Tight done right

A certified Passivhaus designer and director at Atelier Ten, David Ritter, M.AIRAH, knows a thing or two about the European approach to low-energy building. 

After first taking an interest in the subject while working for Fulcrum Consulting (now Mott MacDonald) in the UK in the late 1990s, he joined a local community Passivhaus retrofit group in Manchester to learn more. This interest later led to Ritter helping to deliver the first multi-residential Passivhaus project in a sub-tropical climate for Shanghai’s Landsea. 

A few years later, with family in tow, Ritter relocated to Melbourne to join the Atelier Ten team. 

Wanting to live nearer to work and within close proximity to preferred schools, the Ritters were soon in the market for a home in the much sought-after inner suburb of Richmond.  

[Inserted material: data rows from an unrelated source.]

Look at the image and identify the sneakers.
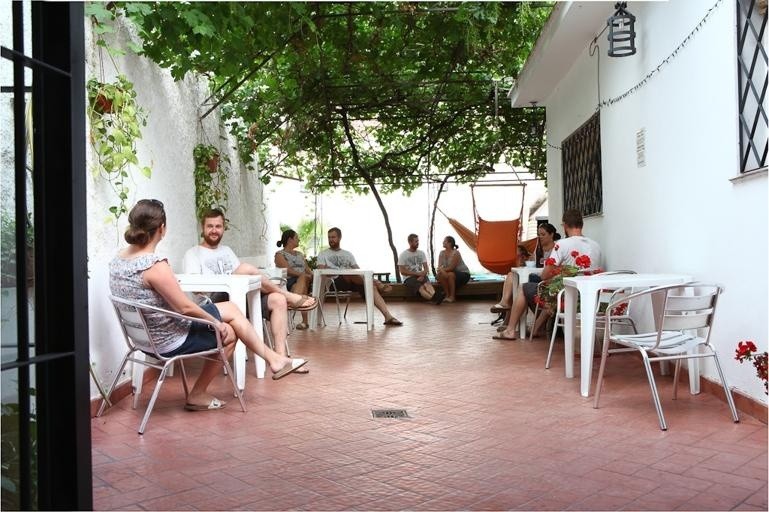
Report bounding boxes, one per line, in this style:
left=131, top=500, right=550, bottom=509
left=443, top=297, right=456, bottom=303
left=432, top=293, right=447, bottom=302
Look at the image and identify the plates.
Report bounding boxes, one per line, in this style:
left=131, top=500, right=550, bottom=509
left=525, top=266, right=536, bottom=269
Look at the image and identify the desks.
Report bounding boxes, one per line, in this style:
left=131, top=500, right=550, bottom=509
left=563, top=274, right=701, bottom=397
left=309, top=268, right=374, bottom=331
left=131, top=274, right=266, bottom=398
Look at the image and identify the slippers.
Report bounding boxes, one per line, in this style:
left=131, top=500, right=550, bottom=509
left=272, top=358, right=307, bottom=383
left=383, top=317, right=403, bottom=327
left=290, top=367, right=310, bottom=374
left=525, top=328, right=539, bottom=339
left=491, top=304, right=512, bottom=310
left=378, top=284, right=392, bottom=294
left=297, top=323, right=309, bottom=329
left=184, top=397, right=227, bottom=412
left=493, top=330, right=518, bottom=340
left=287, top=292, right=318, bottom=310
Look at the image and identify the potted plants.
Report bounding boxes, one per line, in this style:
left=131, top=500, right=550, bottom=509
left=86, top=74, right=151, bottom=247
left=193, top=144, right=240, bottom=238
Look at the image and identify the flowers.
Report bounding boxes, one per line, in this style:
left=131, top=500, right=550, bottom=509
left=735, top=341, right=768, bottom=396
left=533, top=251, right=629, bottom=322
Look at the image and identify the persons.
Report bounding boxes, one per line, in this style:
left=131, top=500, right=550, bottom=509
left=274, top=229, right=328, bottom=329
left=490, top=222, right=561, bottom=332
left=107, top=198, right=309, bottom=412
left=181, top=208, right=318, bottom=375
left=492, top=208, right=601, bottom=340
left=316, top=227, right=403, bottom=326
left=397, top=234, right=446, bottom=305
left=437, top=235, right=471, bottom=304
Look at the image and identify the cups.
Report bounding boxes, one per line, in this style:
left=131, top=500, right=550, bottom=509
left=525, top=261, right=536, bottom=267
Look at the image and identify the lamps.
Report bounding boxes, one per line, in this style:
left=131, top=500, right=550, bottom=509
left=607, top=1, right=636, bottom=57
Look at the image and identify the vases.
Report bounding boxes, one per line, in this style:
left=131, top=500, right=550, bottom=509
left=561, top=312, right=613, bottom=357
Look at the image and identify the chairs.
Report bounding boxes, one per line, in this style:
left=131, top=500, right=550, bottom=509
left=545, top=270, right=637, bottom=369
left=593, top=281, right=740, bottom=431
left=96, top=295, right=246, bottom=434
left=313, top=268, right=353, bottom=325
left=530, top=267, right=595, bottom=344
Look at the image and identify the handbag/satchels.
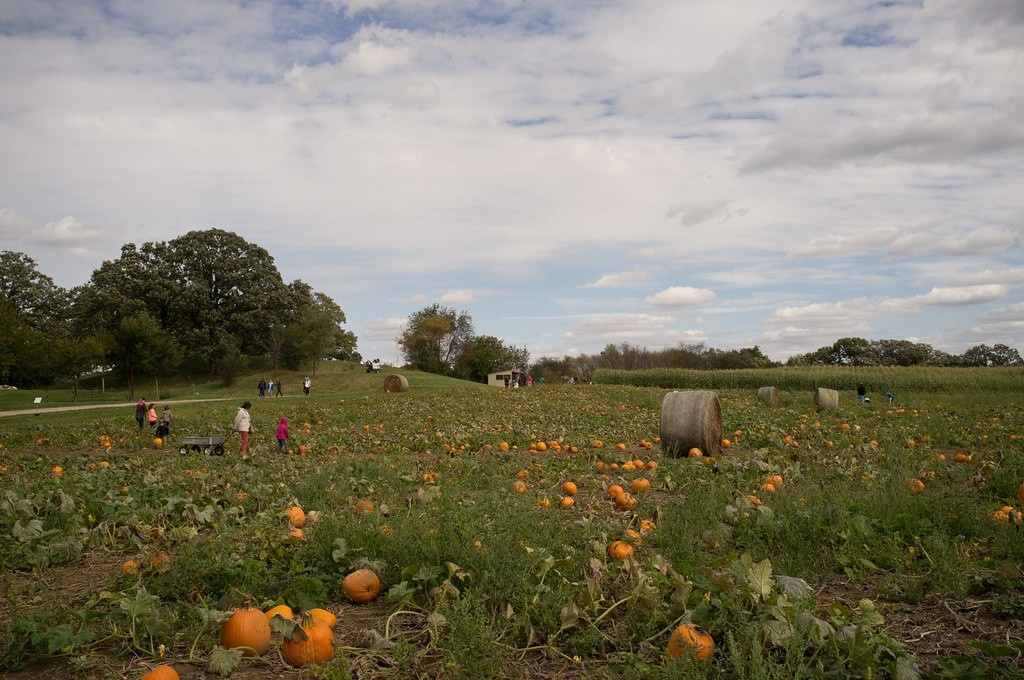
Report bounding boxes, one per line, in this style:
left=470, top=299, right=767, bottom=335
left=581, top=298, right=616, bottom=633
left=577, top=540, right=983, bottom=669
left=248, top=425, right=254, bottom=434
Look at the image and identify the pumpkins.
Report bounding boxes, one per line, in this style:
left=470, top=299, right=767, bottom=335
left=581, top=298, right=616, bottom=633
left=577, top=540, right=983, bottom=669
left=0, top=409, right=1024, bottom=680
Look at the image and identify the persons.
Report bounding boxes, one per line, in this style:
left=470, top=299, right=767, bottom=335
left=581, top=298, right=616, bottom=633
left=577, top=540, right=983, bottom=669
left=276, top=417, right=290, bottom=454
left=540, top=376, right=545, bottom=384
left=234, top=401, right=254, bottom=455
left=258, top=378, right=282, bottom=398
left=561, top=374, right=575, bottom=386
left=303, top=376, right=312, bottom=395
left=884, top=392, right=894, bottom=404
left=366, top=359, right=381, bottom=374
left=155, top=417, right=169, bottom=445
left=135, top=397, right=173, bottom=430
left=504, top=373, right=533, bottom=389
left=857, top=382, right=871, bottom=403
left=590, top=381, right=593, bottom=385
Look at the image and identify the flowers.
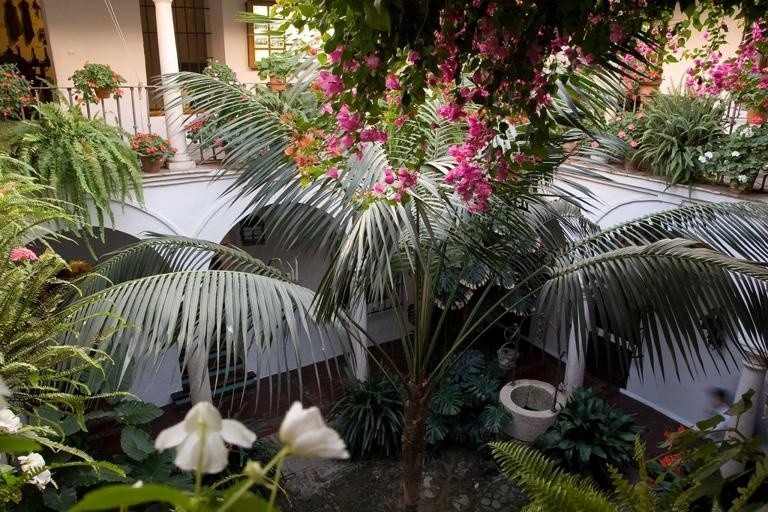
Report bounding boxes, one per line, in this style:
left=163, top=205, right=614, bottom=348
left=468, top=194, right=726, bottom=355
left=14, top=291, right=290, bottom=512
left=0, top=62, right=38, bottom=118
left=131, top=133, right=177, bottom=164
left=699, top=124, right=768, bottom=185
left=67, top=64, right=128, bottom=104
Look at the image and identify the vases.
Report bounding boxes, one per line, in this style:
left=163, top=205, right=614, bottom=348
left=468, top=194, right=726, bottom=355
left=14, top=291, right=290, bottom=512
left=726, top=168, right=755, bottom=195
left=140, top=158, right=164, bottom=173
left=94, top=87, right=112, bottom=98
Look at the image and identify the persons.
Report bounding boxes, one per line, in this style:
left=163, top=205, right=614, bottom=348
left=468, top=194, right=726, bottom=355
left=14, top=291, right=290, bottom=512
left=702, top=386, right=732, bottom=442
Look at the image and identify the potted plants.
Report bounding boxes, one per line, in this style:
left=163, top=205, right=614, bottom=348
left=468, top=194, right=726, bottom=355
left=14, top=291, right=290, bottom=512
left=255, top=51, right=298, bottom=92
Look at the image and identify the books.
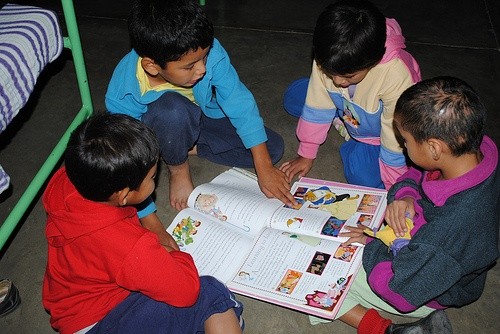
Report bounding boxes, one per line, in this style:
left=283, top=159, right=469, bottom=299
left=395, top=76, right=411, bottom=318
left=165, top=166, right=388, bottom=322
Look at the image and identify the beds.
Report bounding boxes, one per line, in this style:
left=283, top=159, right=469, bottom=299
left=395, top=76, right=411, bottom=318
left=0, top=0, right=96, bottom=250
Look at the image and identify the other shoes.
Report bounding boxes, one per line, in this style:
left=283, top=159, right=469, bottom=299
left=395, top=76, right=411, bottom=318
left=0, top=279, right=21, bottom=317
left=390, top=310, right=452, bottom=334
left=333, top=117, right=351, bottom=142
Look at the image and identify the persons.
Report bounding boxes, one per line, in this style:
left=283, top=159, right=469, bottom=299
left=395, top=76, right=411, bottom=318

It was during this search they came across a semi-detached Victorian classic “fixer-upper” on Coppin Street. 

Recognising the property’s potential, the Ritters set out exploring opportunities to add a modern extension to the existing cottage that would extend the property’s living and bedroom spaces, provide better access to daylight, and make best use of the land size. 

That design intention began and ended with Passivhaus. 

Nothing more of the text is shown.